Written task:
State how many lines of the entries contain the word "point". Reply with the number alone.

Rows:
□ □ □

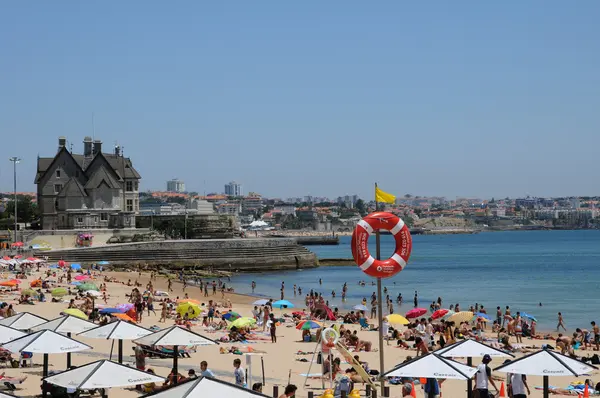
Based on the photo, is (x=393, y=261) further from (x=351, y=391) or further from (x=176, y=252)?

□ □ □

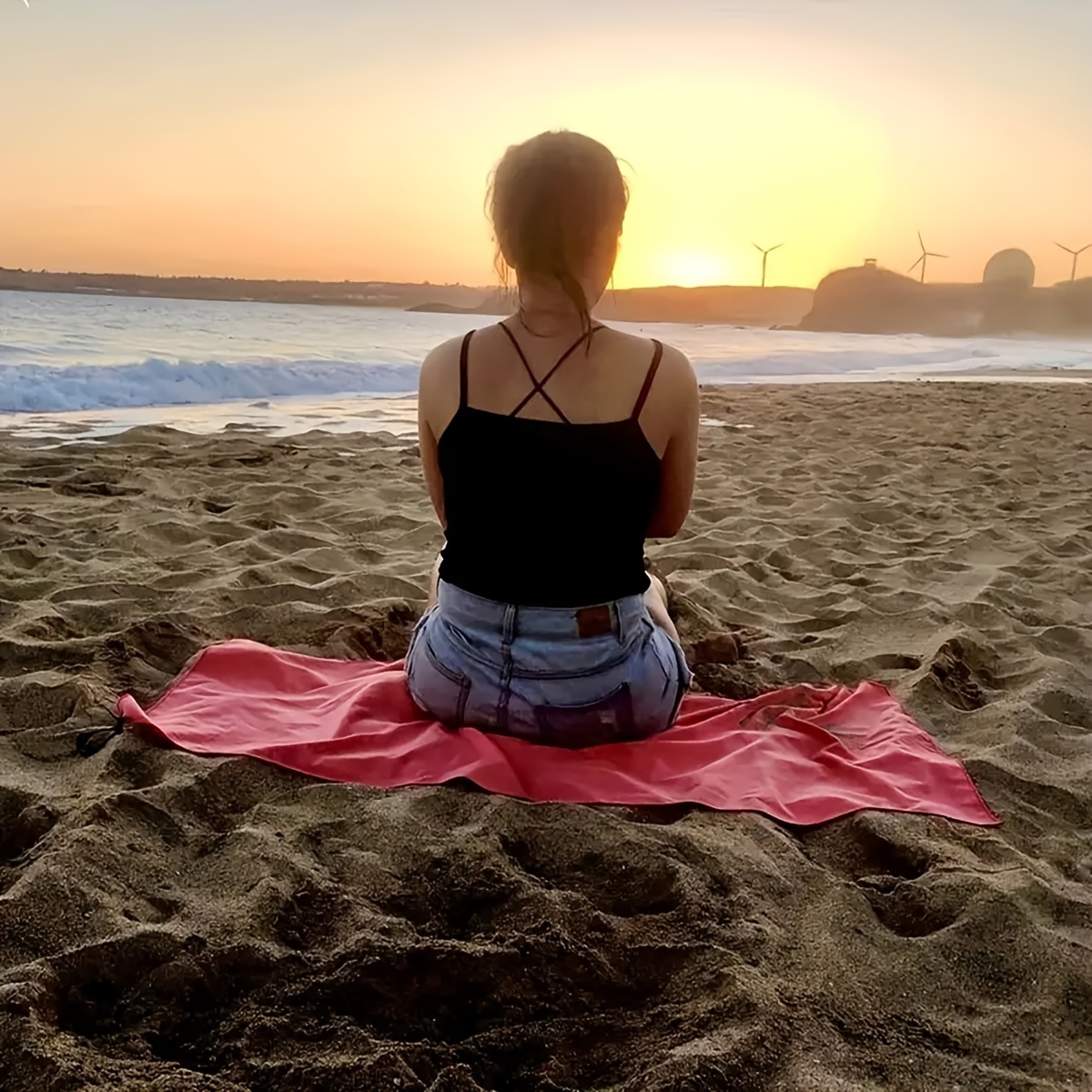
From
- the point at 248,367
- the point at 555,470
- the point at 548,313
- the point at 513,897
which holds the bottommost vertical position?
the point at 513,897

□ □ □

Answer for the task:
5